Nowadays, fitness has plays a crucial role in a cricketer’s career. In cricket, the fitness has always been a concern for the Australians for the longest time, but now it has become a common thread for most of the competing nations.
India skipper Virat Kohli is arguably the fittest cricketer in the world. However, despite this Kohli-inspired fitness fascination, Australians are still the leaders when it comes to fitness and using new techniques to further their training.
On Thursday, as the humidity drained the Australians in the second ODI at the Eden Gardens, many in the team also seen wearing GPS tracking vests under their uniforms.
After Australian paceman Kane Richardson delivered the fifth ball of the 12th over in the India innings, the camera panned to capture the back of his jersey. While, Michael Clarke, on commentary, helpfully explained that it was a GPS tracker device which the Australian strength and conditioning coach would monitor to track the players’ fitness.

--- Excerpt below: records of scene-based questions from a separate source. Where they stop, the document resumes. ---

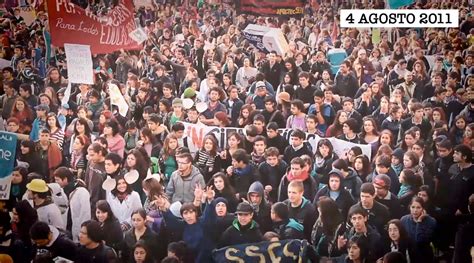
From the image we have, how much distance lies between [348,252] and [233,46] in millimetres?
Answer: 1546

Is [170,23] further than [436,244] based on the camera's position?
Yes

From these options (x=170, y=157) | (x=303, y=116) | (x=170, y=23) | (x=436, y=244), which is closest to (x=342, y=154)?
(x=303, y=116)

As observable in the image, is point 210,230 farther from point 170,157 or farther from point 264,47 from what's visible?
point 264,47

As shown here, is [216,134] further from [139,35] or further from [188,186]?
[139,35]

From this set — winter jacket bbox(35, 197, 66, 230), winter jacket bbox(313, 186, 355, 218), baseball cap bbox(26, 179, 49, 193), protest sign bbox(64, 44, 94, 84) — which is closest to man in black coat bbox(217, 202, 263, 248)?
winter jacket bbox(313, 186, 355, 218)

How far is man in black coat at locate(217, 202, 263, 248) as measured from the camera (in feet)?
16.5

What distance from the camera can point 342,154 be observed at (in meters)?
4.98

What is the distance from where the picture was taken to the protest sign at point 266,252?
5.01 m

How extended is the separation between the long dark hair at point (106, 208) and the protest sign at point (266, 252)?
718mm

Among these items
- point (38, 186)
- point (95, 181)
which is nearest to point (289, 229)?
point (95, 181)

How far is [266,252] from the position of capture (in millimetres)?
5047

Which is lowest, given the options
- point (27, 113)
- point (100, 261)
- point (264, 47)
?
point (100, 261)

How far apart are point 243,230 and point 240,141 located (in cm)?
58

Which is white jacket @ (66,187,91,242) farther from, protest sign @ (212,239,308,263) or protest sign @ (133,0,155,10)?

GPS tracking helps the coach to monitor the players’ heart rate and count the distance a player covers during a match in terms of steps taken. Especially, in hot conditions like Kolkata, the management directed a few of its players to wear the GPS devices.
It was back in 2006-’07 that the GPS was first used on the cricket field by Australian players. The study was allowed to find out how much players exerted during a match and used to evaluate the strength levels of a player.
While India’s team management uses some unique techniques in order to monitor the exertion levels of the cricketers, it has yet to take the next step to gauge the endurance levels of players during a match. Taking a few lessons from the Australian team management, they could go a long way to help them achieve that goal.